B.  Tradisi, Keluarga, dan Pendidikan Humanis

       Salah satu hadiah paling bagus yang dapat diberikan orangtua kepada anak-anaknya adalah kegemaran membaca, dan menyukai buku-buku bagus. Pada tahap awal dapat lewat hanya membacakan. Bentuk terkecil dari pertanggungjawaban orangtua atas perkembangan moral anak, namun sama kuat pengaruhnya dengan teladan yang baik. Lewat ‘mendengarkan’ sebagai kompetensi dasar, anak mempelajari sebuah ketrampilan. Semakin sering dilakukan akan semakin terampil. Inilah salah satu metode yang dapat digunakan keluarga sebagai bagian dari masyarakat dalam membantu pelaksanaan pengakuan negara terhadap hak anak, seperti tercantum dalam pasal 29 ‘c’ Konvensi Hak Anak: ‘Pengembangan rasa hormat kepada orang tua anak, indentitas budaya, bahasa dan nilai-nilai nasional dimana anak bertempat tinggal, dari mana anak dan kepada peradaban-peradaban yang berbeda dari peradabannya sendiri.’.

       Pendidikan karakter dibentuk melalui sistem pater familias (keluarga) yang menghormati mos maiorum (rasa hormat terhadap tradisi leluhur sebagai norma tingkah laku dan cara berpikir) dan berazaskan nilai-nilai: mengutamakan kebaikan tanah air, devosi (la pietas) atau pengabdian, kesetiaan (la fiedes), perilaku bermutu (la gravitas), dan stabilitas. Singkat kata, ayah dan ibu memiliki peran yang sama dalam proses pendidikan anak berdasarkan nilai-nilai penghormatan yang sama bagi sang pencipta, orangtua, dan negara; menjaga komitmen melalui kesetiaan sebagai dasar terciptanya keadilan; memiliki rasa percaya diri sepenuhnya dalam mengambil tindakan berdasarkan pengalaman; serta membina koherensi antara tindakan dengan pemikiran diri sendiri.

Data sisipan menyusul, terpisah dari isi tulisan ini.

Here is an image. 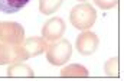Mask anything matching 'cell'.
Here are the masks:
<instances>
[{
	"label": "cell",
	"mask_w": 124,
	"mask_h": 81,
	"mask_svg": "<svg viewBox=\"0 0 124 81\" xmlns=\"http://www.w3.org/2000/svg\"><path fill=\"white\" fill-rule=\"evenodd\" d=\"M97 20V12L90 3H79L72 7L69 13L71 25L79 30H87Z\"/></svg>",
	"instance_id": "6da1fadb"
},
{
	"label": "cell",
	"mask_w": 124,
	"mask_h": 81,
	"mask_svg": "<svg viewBox=\"0 0 124 81\" xmlns=\"http://www.w3.org/2000/svg\"><path fill=\"white\" fill-rule=\"evenodd\" d=\"M72 55V45L68 39H58L54 41L51 45H48L46 51V59L52 65H63L68 62V59Z\"/></svg>",
	"instance_id": "7a4b0ae2"
},
{
	"label": "cell",
	"mask_w": 124,
	"mask_h": 81,
	"mask_svg": "<svg viewBox=\"0 0 124 81\" xmlns=\"http://www.w3.org/2000/svg\"><path fill=\"white\" fill-rule=\"evenodd\" d=\"M25 41V29L17 22H0V42L20 45Z\"/></svg>",
	"instance_id": "3957f363"
},
{
	"label": "cell",
	"mask_w": 124,
	"mask_h": 81,
	"mask_svg": "<svg viewBox=\"0 0 124 81\" xmlns=\"http://www.w3.org/2000/svg\"><path fill=\"white\" fill-rule=\"evenodd\" d=\"M98 45H100V39L98 36L90 32V30H85L82 32L81 35H78L77 41H75V48L77 51L84 56H88V55H93L97 49H98Z\"/></svg>",
	"instance_id": "277c9868"
},
{
	"label": "cell",
	"mask_w": 124,
	"mask_h": 81,
	"mask_svg": "<svg viewBox=\"0 0 124 81\" xmlns=\"http://www.w3.org/2000/svg\"><path fill=\"white\" fill-rule=\"evenodd\" d=\"M48 48V44L43 38H39V36H32L25 39L22 44H20V49H22V54L25 61L29 59L32 56H38L42 52H45Z\"/></svg>",
	"instance_id": "5b68a950"
},
{
	"label": "cell",
	"mask_w": 124,
	"mask_h": 81,
	"mask_svg": "<svg viewBox=\"0 0 124 81\" xmlns=\"http://www.w3.org/2000/svg\"><path fill=\"white\" fill-rule=\"evenodd\" d=\"M65 29H66V25H65L63 19H61V18H52L42 27V38L46 42L48 41H52V42L58 41L65 33Z\"/></svg>",
	"instance_id": "8992f818"
},
{
	"label": "cell",
	"mask_w": 124,
	"mask_h": 81,
	"mask_svg": "<svg viewBox=\"0 0 124 81\" xmlns=\"http://www.w3.org/2000/svg\"><path fill=\"white\" fill-rule=\"evenodd\" d=\"M19 61H25L20 45L0 42V65L13 64V62H19Z\"/></svg>",
	"instance_id": "52a82bcc"
},
{
	"label": "cell",
	"mask_w": 124,
	"mask_h": 81,
	"mask_svg": "<svg viewBox=\"0 0 124 81\" xmlns=\"http://www.w3.org/2000/svg\"><path fill=\"white\" fill-rule=\"evenodd\" d=\"M7 75L9 77H17V78H31V77H33V70L29 65L19 61V62H13L9 65Z\"/></svg>",
	"instance_id": "ba28073f"
},
{
	"label": "cell",
	"mask_w": 124,
	"mask_h": 81,
	"mask_svg": "<svg viewBox=\"0 0 124 81\" xmlns=\"http://www.w3.org/2000/svg\"><path fill=\"white\" fill-rule=\"evenodd\" d=\"M61 77L63 78H85L88 77V70L79 64H71L61 70Z\"/></svg>",
	"instance_id": "9c48e42d"
},
{
	"label": "cell",
	"mask_w": 124,
	"mask_h": 81,
	"mask_svg": "<svg viewBox=\"0 0 124 81\" xmlns=\"http://www.w3.org/2000/svg\"><path fill=\"white\" fill-rule=\"evenodd\" d=\"M29 0H0V12L3 13H16L25 7Z\"/></svg>",
	"instance_id": "30bf717a"
},
{
	"label": "cell",
	"mask_w": 124,
	"mask_h": 81,
	"mask_svg": "<svg viewBox=\"0 0 124 81\" xmlns=\"http://www.w3.org/2000/svg\"><path fill=\"white\" fill-rule=\"evenodd\" d=\"M63 0H39V12L42 15H52L62 6Z\"/></svg>",
	"instance_id": "8fae6325"
},
{
	"label": "cell",
	"mask_w": 124,
	"mask_h": 81,
	"mask_svg": "<svg viewBox=\"0 0 124 81\" xmlns=\"http://www.w3.org/2000/svg\"><path fill=\"white\" fill-rule=\"evenodd\" d=\"M104 72L108 77H117L118 75V58H110L105 64H104Z\"/></svg>",
	"instance_id": "7c38bea8"
},
{
	"label": "cell",
	"mask_w": 124,
	"mask_h": 81,
	"mask_svg": "<svg viewBox=\"0 0 124 81\" xmlns=\"http://www.w3.org/2000/svg\"><path fill=\"white\" fill-rule=\"evenodd\" d=\"M94 3L102 10H110L118 4V0H94Z\"/></svg>",
	"instance_id": "4fadbf2b"
},
{
	"label": "cell",
	"mask_w": 124,
	"mask_h": 81,
	"mask_svg": "<svg viewBox=\"0 0 124 81\" xmlns=\"http://www.w3.org/2000/svg\"><path fill=\"white\" fill-rule=\"evenodd\" d=\"M78 1H87V0H78Z\"/></svg>",
	"instance_id": "5bb4252c"
}]
</instances>
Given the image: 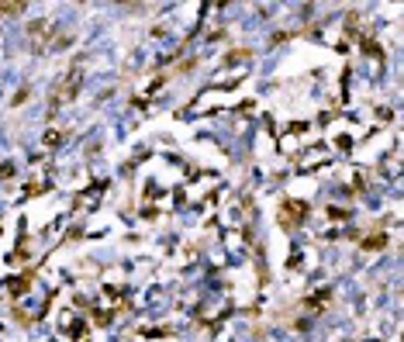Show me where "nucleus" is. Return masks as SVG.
Masks as SVG:
<instances>
[{
  "instance_id": "f257e3e1",
  "label": "nucleus",
  "mask_w": 404,
  "mask_h": 342,
  "mask_svg": "<svg viewBox=\"0 0 404 342\" xmlns=\"http://www.w3.org/2000/svg\"><path fill=\"white\" fill-rule=\"evenodd\" d=\"M25 4H18V0H11V4H0V18H7V14H21Z\"/></svg>"
}]
</instances>
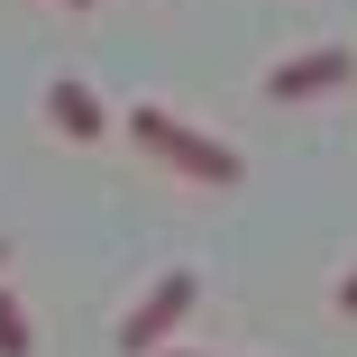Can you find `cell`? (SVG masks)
I'll list each match as a JSON object with an SVG mask.
<instances>
[{
	"label": "cell",
	"instance_id": "1",
	"mask_svg": "<svg viewBox=\"0 0 357 357\" xmlns=\"http://www.w3.org/2000/svg\"><path fill=\"white\" fill-rule=\"evenodd\" d=\"M119 128H128L156 165H174V174H192V183H238V174H248V156L229 147V137L192 128V119H183V110H165V101H137Z\"/></svg>",
	"mask_w": 357,
	"mask_h": 357
},
{
	"label": "cell",
	"instance_id": "2",
	"mask_svg": "<svg viewBox=\"0 0 357 357\" xmlns=\"http://www.w3.org/2000/svg\"><path fill=\"white\" fill-rule=\"evenodd\" d=\"M192 303H202V275L192 266H165L147 294L119 312V357H165V339L192 321Z\"/></svg>",
	"mask_w": 357,
	"mask_h": 357
},
{
	"label": "cell",
	"instance_id": "3",
	"mask_svg": "<svg viewBox=\"0 0 357 357\" xmlns=\"http://www.w3.org/2000/svg\"><path fill=\"white\" fill-rule=\"evenodd\" d=\"M348 74H357L348 46H303V55L266 64V101H321V92H339Z\"/></svg>",
	"mask_w": 357,
	"mask_h": 357
},
{
	"label": "cell",
	"instance_id": "4",
	"mask_svg": "<svg viewBox=\"0 0 357 357\" xmlns=\"http://www.w3.org/2000/svg\"><path fill=\"white\" fill-rule=\"evenodd\" d=\"M46 128H55V137H74V147H83V137H101V128H110V110H101V92H92V83L55 74V83H46Z\"/></svg>",
	"mask_w": 357,
	"mask_h": 357
},
{
	"label": "cell",
	"instance_id": "5",
	"mask_svg": "<svg viewBox=\"0 0 357 357\" xmlns=\"http://www.w3.org/2000/svg\"><path fill=\"white\" fill-rule=\"evenodd\" d=\"M0 357H37V321H28V303L0 284Z\"/></svg>",
	"mask_w": 357,
	"mask_h": 357
},
{
	"label": "cell",
	"instance_id": "6",
	"mask_svg": "<svg viewBox=\"0 0 357 357\" xmlns=\"http://www.w3.org/2000/svg\"><path fill=\"white\" fill-rule=\"evenodd\" d=\"M339 312H357V266H348V275H339Z\"/></svg>",
	"mask_w": 357,
	"mask_h": 357
},
{
	"label": "cell",
	"instance_id": "7",
	"mask_svg": "<svg viewBox=\"0 0 357 357\" xmlns=\"http://www.w3.org/2000/svg\"><path fill=\"white\" fill-rule=\"evenodd\" d=\"M165 357H211V348H165Z\"/></svg>",
	"mask_w": 357,
	"mask_h": 357
},
{
	"label": "cell",
	"instance_id": "8",
	"mask_svg": "<svg viewBox=\"0 0 357 357\" xmlns=\"http://www.w3.org/2000/svg\"><path fill=\"white\" fill-rule=\"evenodd\" d=\"M64 10H92V0H64Z\"/></svg>",
	"mask_w": 357,
	"mask_h": 357
},
{
	"label": "cell",
	"instance_id": "9",
	"mask_svg": "<svg viewBox=\"0 0 357 357\" xmlns=\"http://www.w3.org/2000/svg\"><path fill=\"white\" fill-rule=\"evenodd\" d=\"M0 266H10V238H0Z\"/></svg>",
	"mask_w": 357,
	"mask_h": 357
}]
</instances>
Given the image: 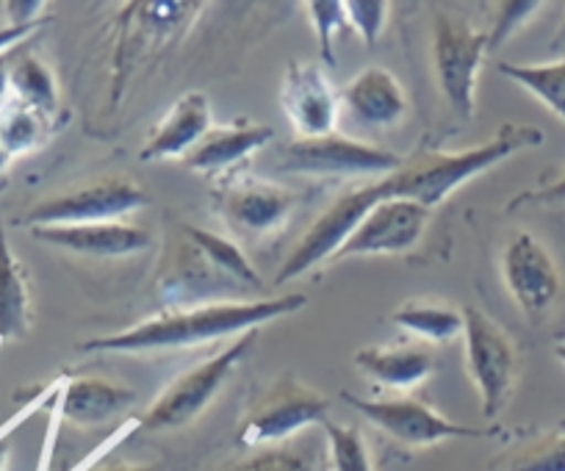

       Masih terus berlanjut pengembangan pemahaman akan Pendidikan karakter bagi anak pada jaman sesudahnya sehingga kesimpulan adalah hal yang tidak layak untuk dihadirkan. Justru layak bila dipelajari lebih lanjut pemikiran-pemikiran orang besar dalam dunia pendidikan ini.

 

BAB III

PENUTUP

 

            Pendidikan karakter diharapkan mampu memperbaiki kondisi moral bangsa agar menjadi lebih baik dari sebelumnya dan dapat menangani masalah-masalah atau konflik yang ada di Negara ini.